Each year there can be one of the below patterns I mentioned if the year is divided into two half’s.

  1. First and Second Half of the Year hold the same Percentage points.
  2. First Half of the Year has Higher percentage Points than the second half.
  3. Vice versa of 2.
p<-ggplot(mortgage,aes(x=factor(year(date)),y=fixed_rate_30_yr,color=week(date)))+
          geom_jitter()+transition_time(year(date))+ease_aes("linear")+
          shadow_mark()+xlab("Year")+ylab("Fixed Rate 30 Year Mortgage (%)")+
          ggtitle("Fixed Rate 30 Year Morgage Change by the Year: {round(frame_time)}")+
          labs(color="Week of the Year")+
          theme(legend.position = "bottom",
                axis.text.x =element_text(angle = 90, hjust = 1))
    
animate(p,nframes=48, fps=1)

Fixed Rate 15 Years from 1991 to 2018

From 1991 only we have Fixed Rate for 15 Years and in the beginning we can see the percentage slightly above 8. and over the years it is decreasing while some fluctuations occur.
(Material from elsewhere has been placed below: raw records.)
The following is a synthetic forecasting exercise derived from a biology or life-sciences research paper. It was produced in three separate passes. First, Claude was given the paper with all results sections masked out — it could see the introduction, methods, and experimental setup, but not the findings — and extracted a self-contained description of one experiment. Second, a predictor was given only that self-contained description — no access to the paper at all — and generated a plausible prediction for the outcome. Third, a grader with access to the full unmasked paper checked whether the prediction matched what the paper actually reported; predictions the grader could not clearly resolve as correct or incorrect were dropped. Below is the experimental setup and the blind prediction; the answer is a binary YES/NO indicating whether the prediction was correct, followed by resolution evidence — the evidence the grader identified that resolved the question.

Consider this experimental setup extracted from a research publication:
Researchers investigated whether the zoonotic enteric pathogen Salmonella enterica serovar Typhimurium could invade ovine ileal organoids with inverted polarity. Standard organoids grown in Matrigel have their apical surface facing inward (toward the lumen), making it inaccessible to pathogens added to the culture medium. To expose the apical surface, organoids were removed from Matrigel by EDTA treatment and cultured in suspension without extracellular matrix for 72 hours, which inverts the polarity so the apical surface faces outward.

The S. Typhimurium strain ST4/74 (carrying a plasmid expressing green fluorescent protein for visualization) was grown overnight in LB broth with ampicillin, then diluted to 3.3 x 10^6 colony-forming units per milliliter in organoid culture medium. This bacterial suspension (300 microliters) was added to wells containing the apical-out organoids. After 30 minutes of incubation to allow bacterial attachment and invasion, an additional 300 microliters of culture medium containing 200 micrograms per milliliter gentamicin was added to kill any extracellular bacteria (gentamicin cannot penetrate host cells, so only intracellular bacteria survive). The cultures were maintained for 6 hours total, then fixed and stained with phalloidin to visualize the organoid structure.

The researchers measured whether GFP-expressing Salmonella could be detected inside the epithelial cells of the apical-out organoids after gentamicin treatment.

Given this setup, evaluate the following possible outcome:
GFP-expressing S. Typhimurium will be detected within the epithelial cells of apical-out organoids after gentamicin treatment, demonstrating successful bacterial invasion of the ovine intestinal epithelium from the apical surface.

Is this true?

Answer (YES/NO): YES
This fluctuations happen in the years of 2000, 2006, 2007 and 2018, where they brake pattern of decreasing.

In the year 2018 it reaches slightly less than 4% in the first 20 or so weeks, but the last 20 weeks the percentage is above 4%.

p<-ggplot(subset(mortgage,year(date)>=1991),
          aes(x=factor(year(date)),y=fixed_rate_15_yr,color=week(date)))+
          geom_jitter()+transition_time(year(date))+ease_aes("linear")+
          shadow_mark()+xlab("Year")+ylab("Fixed Rate 15 Year Mortgage (%)")+
          ggtitle("Fixed Rate 15 Year Morgage Change by the Year: {round(frame_time)}")+
          labs(color="Week of the Year")+
          theme(legend.position = "bottom",
                axis.text.x =element_text(angle = 90, hjust = 1))
    
animate(p,nframes=28, fps=1)

Fees and Points of 30 Years from 1971 to 2018

Highest peek occurs in 1983 which is 2.7 and it decreases over the years gradually. While in the year 1971 the points were close to 1. The gradual decrease is not in effect between the years 1995 and 1996 and its clear in the plot. Yet, we can see no other anomaly in the next few years after 1996, while in 2007 it reaches its lowest point of slightly less than 0.3 (Could be related to the Great recession)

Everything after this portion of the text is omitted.